DAILYBEKASI.COM, BEKASI — Polisi mengungkap ciri-ciri jenazah pria tanpa identitas yang ditemukan dalam kondisi hangus terbakar di Jalan Toyogiri, Desa Jatimulya, Kecamatan Tambun Selatan, Kabupaten Bekasi. Hingga kini, identitas korban masih dalam proses penyelidikan dan pemeriksaan forensik.

Kapolsek Tambun Selatan Kompol Wuryanti mengatakan, korban dipastikan berjenis kelamin laki-laki dengan tinggi badan sekitar 165 sentimeter dan berat diperkirakan 60-65 kilogram.

Namun, kondisi tubuh korban yang terbakar hingga 100 persen membuat proses identifikasi secara visual sulit dilakukan.

“Korban berjenis kelamin laki-laki dengan kondisi tubuh terbakar 100 persen. Mulai dari kepala, wajah hingga seluruh badan mengalami luka bakar,” ujar Wuryanti, Jumat (28/8/2026).

Polisi juga tidak menemukan pakaian maupun sisa material tekstil yang masih melekat pada tubuh korban. Kondisi tersebut semakin menyulitkan petugas untuk mengenali identitas jenazah.

“Kami juga tidak menemukan pakaian atau sisa tekstil yang dapat membantu proses identifikasi,” katanya.

Saat ini, jenazah telah dibawa ke Rumah Sakit Polri Kramat Jati, Jakarta Timur, untuk menjalani pemeriksaan forensik. Proses identifikasi awal diperkirakan membutuhkan waktu sekitar dua hingga tiga hari.

Apabila identitas korban belum berhasil diketahui melalui pemeriksaan awal, polisi akan melanjutkan proses identifikasi menggunakan uji DNA.

Polisi mengimbau masyarakat yang merasa kehilangan anggota keluarga dengan ciri-ciri tersebut untuk segera menghubungi Polsek Tambun Selatan. Informasi juga dapat disampaikan melalui akun Instagram resmi Polsek Tambun Presisi maupun akun Instagram Kapolsek Tambun Selatan.

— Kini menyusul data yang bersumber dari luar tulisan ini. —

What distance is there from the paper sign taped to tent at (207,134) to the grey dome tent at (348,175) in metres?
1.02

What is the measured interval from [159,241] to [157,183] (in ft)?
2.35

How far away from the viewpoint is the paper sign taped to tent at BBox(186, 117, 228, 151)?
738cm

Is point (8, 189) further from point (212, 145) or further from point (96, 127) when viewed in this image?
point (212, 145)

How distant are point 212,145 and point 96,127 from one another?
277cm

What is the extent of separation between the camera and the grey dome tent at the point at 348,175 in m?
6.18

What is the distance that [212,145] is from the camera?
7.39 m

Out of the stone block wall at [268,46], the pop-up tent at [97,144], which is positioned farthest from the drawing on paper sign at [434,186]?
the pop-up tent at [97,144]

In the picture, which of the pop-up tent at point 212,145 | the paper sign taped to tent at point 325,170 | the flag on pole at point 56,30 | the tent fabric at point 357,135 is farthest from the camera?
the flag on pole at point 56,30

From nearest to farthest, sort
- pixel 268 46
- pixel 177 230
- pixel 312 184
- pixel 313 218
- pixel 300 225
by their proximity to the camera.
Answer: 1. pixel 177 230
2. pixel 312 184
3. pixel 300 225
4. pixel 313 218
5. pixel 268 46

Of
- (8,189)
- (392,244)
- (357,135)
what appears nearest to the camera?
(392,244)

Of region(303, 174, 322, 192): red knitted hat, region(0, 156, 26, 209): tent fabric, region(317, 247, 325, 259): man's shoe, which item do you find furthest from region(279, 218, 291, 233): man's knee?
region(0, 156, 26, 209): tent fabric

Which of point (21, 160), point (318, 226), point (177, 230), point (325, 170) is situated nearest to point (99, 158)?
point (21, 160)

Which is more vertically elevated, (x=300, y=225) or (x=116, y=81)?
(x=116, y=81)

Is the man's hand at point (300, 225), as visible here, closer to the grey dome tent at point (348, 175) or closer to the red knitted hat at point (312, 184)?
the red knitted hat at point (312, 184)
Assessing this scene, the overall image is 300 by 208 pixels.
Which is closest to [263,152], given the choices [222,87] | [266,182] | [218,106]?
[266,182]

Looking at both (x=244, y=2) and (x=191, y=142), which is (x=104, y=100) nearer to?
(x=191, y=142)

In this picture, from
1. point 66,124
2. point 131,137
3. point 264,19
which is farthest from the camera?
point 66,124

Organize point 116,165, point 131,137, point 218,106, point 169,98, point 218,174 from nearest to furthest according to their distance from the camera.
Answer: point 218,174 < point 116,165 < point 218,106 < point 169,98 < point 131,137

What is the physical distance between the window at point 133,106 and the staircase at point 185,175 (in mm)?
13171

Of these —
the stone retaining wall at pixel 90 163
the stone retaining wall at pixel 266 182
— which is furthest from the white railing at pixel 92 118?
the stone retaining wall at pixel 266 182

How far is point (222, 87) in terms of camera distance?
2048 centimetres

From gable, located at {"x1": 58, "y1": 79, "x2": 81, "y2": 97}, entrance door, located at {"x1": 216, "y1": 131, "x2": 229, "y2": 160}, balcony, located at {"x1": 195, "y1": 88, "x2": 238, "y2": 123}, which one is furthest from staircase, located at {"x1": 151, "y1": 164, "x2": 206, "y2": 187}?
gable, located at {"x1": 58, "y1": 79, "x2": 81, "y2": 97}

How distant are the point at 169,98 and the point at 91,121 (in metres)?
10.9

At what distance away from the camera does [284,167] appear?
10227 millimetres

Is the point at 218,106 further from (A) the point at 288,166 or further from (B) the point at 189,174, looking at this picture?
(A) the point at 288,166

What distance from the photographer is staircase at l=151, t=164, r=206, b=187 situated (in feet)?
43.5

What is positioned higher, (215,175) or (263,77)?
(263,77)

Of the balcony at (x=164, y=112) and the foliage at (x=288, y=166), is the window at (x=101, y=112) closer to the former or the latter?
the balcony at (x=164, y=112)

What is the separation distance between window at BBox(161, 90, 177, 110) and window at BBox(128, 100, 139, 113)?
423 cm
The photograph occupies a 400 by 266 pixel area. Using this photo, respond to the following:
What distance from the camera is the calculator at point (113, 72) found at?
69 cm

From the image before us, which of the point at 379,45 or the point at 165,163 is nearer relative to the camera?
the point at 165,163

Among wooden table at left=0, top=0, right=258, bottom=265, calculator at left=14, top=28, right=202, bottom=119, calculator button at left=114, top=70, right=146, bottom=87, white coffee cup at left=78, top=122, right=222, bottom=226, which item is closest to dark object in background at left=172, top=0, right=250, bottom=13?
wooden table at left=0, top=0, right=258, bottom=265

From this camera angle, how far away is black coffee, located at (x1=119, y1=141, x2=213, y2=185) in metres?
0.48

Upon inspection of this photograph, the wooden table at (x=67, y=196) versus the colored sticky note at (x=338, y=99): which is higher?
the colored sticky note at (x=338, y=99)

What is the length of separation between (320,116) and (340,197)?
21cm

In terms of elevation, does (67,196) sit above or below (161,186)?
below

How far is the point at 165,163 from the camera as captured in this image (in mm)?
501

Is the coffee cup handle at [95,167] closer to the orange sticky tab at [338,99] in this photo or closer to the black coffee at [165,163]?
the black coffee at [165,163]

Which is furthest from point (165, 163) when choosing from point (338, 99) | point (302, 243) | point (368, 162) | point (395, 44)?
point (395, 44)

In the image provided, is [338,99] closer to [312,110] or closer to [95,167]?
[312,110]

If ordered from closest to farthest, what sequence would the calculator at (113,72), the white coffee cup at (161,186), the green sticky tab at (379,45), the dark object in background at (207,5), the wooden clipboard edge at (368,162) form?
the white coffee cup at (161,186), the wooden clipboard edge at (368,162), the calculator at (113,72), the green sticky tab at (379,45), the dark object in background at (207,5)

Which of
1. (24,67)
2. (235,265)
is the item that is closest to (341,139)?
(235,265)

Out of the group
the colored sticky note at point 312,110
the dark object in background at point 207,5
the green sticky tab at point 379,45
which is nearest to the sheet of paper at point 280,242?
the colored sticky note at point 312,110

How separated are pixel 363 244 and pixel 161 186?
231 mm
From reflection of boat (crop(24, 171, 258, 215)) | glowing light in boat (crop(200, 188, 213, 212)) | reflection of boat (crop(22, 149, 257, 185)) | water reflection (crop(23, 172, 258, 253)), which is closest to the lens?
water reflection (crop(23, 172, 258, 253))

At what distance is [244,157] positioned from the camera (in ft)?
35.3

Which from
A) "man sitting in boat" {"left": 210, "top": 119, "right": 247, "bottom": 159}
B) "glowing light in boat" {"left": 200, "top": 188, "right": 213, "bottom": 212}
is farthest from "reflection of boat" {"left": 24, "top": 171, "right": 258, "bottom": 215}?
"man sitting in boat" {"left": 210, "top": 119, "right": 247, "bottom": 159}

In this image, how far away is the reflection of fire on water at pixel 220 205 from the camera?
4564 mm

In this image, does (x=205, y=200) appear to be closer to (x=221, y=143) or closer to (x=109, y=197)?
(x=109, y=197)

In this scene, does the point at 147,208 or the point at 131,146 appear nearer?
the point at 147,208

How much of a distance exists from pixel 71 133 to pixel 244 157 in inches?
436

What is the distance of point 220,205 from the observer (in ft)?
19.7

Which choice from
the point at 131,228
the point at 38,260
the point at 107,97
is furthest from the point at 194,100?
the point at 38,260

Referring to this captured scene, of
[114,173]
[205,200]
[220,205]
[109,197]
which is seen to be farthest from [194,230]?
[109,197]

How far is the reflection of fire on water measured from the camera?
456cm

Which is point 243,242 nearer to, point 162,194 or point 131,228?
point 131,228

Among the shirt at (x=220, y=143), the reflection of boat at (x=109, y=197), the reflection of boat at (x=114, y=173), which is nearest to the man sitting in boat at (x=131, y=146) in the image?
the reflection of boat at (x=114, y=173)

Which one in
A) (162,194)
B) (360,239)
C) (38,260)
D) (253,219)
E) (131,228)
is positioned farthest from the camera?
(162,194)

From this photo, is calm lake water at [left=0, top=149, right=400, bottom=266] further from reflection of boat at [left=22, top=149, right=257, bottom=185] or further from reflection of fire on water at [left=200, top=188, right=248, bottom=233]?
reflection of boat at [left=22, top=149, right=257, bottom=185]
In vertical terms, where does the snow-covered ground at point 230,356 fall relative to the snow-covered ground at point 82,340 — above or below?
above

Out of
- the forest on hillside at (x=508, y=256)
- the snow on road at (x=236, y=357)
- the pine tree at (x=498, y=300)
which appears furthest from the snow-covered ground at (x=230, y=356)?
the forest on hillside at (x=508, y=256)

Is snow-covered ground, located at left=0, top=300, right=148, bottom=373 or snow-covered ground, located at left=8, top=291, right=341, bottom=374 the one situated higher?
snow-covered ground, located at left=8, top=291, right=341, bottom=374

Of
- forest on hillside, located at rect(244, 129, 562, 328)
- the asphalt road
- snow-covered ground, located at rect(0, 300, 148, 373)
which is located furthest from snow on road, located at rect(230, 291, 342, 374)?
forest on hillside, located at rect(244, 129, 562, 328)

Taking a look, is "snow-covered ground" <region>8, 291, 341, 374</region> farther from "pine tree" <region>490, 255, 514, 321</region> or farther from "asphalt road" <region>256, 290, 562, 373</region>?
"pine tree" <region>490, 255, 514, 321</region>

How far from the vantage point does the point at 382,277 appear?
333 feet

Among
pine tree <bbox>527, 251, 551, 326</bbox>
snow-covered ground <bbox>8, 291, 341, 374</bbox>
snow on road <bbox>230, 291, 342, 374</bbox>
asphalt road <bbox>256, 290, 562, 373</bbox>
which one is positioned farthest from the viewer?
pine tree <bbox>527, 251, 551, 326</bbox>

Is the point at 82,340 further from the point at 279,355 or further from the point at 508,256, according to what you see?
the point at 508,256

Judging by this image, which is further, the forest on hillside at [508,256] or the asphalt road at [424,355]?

Warga yang melapor diminta membawa sejumlah dokumen pendukung, di antaranya foto korban dan Kartu Keluarga (KK), guna membantu proses pencocokan dan identifikasi.

Di sisi lain, penyidik masih menunggu hasil otopsi untuk memastikan penyebab kematian korban. Polisi belum dapat memastikan apakah temuan jenazah tersebut berkaitan dengan tindak pidana.

“Belum bisa disebut sebagai kasus pembunuhan. Kami masih menunggu hasil otopsi untuk mengetahui penyebab pasti kematiannya,” kata Wuryanti.

Hasil pemeriksaan forensik dan otopsi nantinya akan menjadi dasar bagi penyidik untuk menentukan langkah penyelidikan selanjutnya.